Almodóvar écrivait ces lignes en 2013. Où en était-on alors? La machine-cinéma tournait bien, le nombre de sorties de films était en hausse, l’industrialisation du 7e art poursuivait son chemin, les canaux de diffusion se multipliaient (certains longs métrages sortaient directement en VOD), mais en même temps la durée de vie des films sur les grands écrans des salles obscures semblait se réduire. La version française de Netflix était déjà lancée, proposant un catalogue de 100'000 longs métrages et séries disponibles en streaming, sur de multiples supports (TV, ordinateurs, tablettes, etc.)


Le cinéma n’était déjà plus celui que décrivait Almodóvar, à savoir «un cinéma qui encourage, accompagne, conforte et secoue». Quant à la critique cinématographique qui, de son côté, s’était exprimée jusque-là par le canal de publications spécialisées, elle voyait son monopole égratigné par l’arrivée sur le marché des «blogs», à la fin des années 80. Le blog était, au départ, le lieu où un spectateur pouvait faire part de ses impressions personnelles, avec l’idée de les partager avec autrui, sans trop se prendre au sérieux. Mais aujourd’hui les choses ont changé et les blogs tendent à se professionnaliser: le «critique» qui s’exprime ainsi sur internet, de par le nombre de «lecteurs» qu’il attire, estime qu’il participe à la destinée des œuvres, y compris sur le plan commercial. Et l’industrie du cinéma le sait aussi, qui livre à certains blogueurs des bandes-annonces et des interviews. Tout spectateur potentiel d’un film peut ainsi consulter commentaires et remarques, gratuitement, sur tous les sites qui en parlent. Plus que la critique traditionnelle, ces sites sont à disposition de tout un chacun, véhiculant des avis (très) personnels et présentant en outre des films «sur mesure».

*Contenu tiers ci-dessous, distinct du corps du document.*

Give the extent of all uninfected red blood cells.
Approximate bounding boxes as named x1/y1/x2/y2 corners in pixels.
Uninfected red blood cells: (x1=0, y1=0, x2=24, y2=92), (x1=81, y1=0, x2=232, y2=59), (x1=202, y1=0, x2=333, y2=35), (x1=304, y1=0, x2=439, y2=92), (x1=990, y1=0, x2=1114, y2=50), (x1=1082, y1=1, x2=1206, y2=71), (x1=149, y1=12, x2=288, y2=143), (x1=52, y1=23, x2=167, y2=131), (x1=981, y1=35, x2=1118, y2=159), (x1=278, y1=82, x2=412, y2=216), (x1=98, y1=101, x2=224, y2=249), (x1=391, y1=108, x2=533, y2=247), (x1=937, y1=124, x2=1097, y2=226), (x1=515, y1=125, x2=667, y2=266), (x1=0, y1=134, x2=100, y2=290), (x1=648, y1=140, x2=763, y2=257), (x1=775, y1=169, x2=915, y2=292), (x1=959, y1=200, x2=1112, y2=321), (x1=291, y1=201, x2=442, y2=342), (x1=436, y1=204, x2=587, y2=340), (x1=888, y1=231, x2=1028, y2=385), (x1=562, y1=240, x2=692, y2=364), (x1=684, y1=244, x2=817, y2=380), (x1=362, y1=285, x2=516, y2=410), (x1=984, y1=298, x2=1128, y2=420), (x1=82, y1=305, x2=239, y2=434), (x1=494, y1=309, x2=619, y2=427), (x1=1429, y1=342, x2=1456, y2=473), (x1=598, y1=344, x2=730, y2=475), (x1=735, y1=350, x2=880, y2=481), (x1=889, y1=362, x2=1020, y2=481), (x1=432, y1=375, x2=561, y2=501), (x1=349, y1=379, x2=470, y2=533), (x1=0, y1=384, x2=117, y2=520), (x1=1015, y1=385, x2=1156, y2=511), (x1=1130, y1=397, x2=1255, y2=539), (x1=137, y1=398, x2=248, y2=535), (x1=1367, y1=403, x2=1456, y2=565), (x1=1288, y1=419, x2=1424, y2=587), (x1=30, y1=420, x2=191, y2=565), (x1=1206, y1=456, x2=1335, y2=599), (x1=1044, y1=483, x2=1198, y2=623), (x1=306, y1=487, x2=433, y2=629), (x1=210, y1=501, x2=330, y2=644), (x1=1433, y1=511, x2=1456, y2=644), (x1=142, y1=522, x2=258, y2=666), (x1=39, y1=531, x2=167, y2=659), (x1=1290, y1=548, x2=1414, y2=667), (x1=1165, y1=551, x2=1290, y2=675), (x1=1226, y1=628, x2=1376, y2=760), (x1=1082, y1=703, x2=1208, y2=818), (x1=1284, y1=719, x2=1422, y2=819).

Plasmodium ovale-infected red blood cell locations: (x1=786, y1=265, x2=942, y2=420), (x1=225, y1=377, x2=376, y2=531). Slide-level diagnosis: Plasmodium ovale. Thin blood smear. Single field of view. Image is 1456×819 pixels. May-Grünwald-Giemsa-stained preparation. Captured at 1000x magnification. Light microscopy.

Le profil du spectateur a donc passablement changé. Il y a une très grande différence entre la cinéphilie des années 60-70 et celle d’aujourd’hui. Avec, d’abord, la séparation très nette entre salle de cinéma et film: d’un côté on va (encore!) au cinéma pour goûter un petit plaisir collectif, partagé avec quelques-uns, mais de l’autre on regarde à domicile, en solitaire, une multitude de films ou de séries. Le spectateur solitaire définit ainsi ce qu’est un bon film, sans trop se préoccuper des avis d’autrui, sans trop plébisciter les œuvres recommandées par la critique cinématographique dite professionnelle. Le petit écran est peu à peu contaminé, il n’y a plus tellement de débat ou d’échange, mais seulement de la promotion.


Aujourd’hui le 7e art et les salles de cinéma sont à la recherche d’une relance que l’on espère prochaine. Mais depuis l’an dernier Netflix et compagnie ont bien squatté les petits écrans. Et 2020 restera, pour la diffusion des séries, une année excellente: le public (confiné) de cinéma s’est dispersé sur les plates-formes de streaming existantes, se nourrissant de cette très importante flambée d’offres. Côté suisse, la SSR a lancé tout récemment Play Suisse, une nouvelle plate-forme de streaming (films de fiction, documentaires et séries sont ainsi à disposition). On notera - c’est un point positif - qu’on peut y découvrir gratuitement plusieurs grands films de l’histoire du cinéma, avec sous-titres. Mais elle trouvera sur son chemin les grands concurrents payants internationaux qu’on n’a plus besoin de présenter et qui occupent l’essentiel du terrain.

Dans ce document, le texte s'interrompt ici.